The urgency has been driven by measurements from the Mauna Loa research station in Hawaii at the end of last week that levels had hit 400 parts of carbon per million parts of air. Founded in 1958, it is the longest direct record of carbon concentrations in the air. Every other record comes from ice core samples and other natural recordings.

When it started working, levels were 318 parts per million (ppm). Two hundred years ago, just before the modern era kicked off with the Industrial Revolution, these were 280ppm.

Highest in two-million years
Carbon levels have not been this high in all the time humans have been around – the last time this level was reached was two-million years ago.

In the decades following the 1960s, the concentration of carbon grew at 0.7ppm a year. In the last decade this has accelerated to a 2.1ppm increase every year. The institution said this is clear evidence that human activity is increasing the rate of carbon.

And at the end of last week, levels hit 400ppm – meaning humans have increased levels by 30% in two centuries, a rate of increase that normally takes centuries.

Scientists, their findings collated by the intergovernmental panel on climate change, have said this has directly led to increasing global temperatures and accelerated climate change. Their latest report will be published later this year, but a copy was leaked last year and it is virtually certain that this is true.

Sceptics will deny this.
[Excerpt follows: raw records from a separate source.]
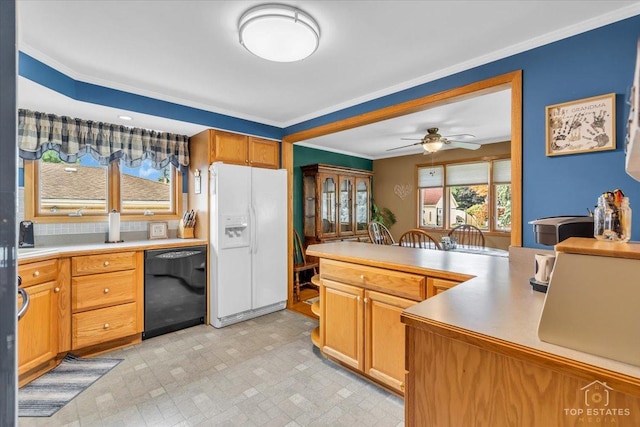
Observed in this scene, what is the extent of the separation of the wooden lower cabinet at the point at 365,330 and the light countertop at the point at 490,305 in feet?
0.90

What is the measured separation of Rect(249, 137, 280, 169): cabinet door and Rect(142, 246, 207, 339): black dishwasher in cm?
119

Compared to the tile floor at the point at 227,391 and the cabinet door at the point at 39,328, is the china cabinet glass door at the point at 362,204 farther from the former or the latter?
the cabinet door at the point at 39,328

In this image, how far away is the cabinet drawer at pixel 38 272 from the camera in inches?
81.6

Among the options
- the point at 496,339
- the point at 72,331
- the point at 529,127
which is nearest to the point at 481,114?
the point at 529,127

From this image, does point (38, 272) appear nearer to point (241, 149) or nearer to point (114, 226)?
point (114, 226)

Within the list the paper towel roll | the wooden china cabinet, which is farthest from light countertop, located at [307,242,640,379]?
the wooden china cabinet

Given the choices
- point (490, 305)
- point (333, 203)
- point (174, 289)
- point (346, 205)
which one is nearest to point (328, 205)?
point (333, 203)

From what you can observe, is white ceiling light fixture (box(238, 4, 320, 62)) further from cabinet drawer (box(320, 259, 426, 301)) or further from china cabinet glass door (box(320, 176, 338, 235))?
china cabinet glass door (box(320, 176, 338, 235))

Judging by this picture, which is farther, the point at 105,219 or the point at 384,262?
the point at 105,219

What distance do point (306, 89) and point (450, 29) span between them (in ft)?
4.32

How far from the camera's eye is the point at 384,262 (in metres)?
1.94

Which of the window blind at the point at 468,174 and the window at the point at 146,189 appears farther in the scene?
the window blind at the point at 468,174

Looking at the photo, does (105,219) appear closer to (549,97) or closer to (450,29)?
(450,29)

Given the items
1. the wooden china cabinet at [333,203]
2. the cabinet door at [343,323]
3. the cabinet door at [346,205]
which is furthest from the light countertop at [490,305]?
the cabinet door at [346,205]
But the World Meteorological Organisation said last year was the 27th consecutive year where global land and sea temperatures were higher than the average over the three decades before 1990. Last year was half a degree warmer than the average for those years.

It was the ninth warmest year since records began 160 years ago, it said. The 11 years from 2001 to last year were also all in the top 13 warmest on record.

​And what is worrying is that the most recent warming happened in spite of la niña – the ocean phenomenon which traditionally cools the oceans. Warm oceans expand, and they are 20 centimetres higher on average than in 1880.

People becoming refugees
Lord Nicholas Stern, head of the Grantham Research Institute on Climate Change, told the Guardian that a changing climate will lead to "hundreds of millions" of people becoming refugees. This will be driven by desertification and crop failure making their current homes unsustainable, he said.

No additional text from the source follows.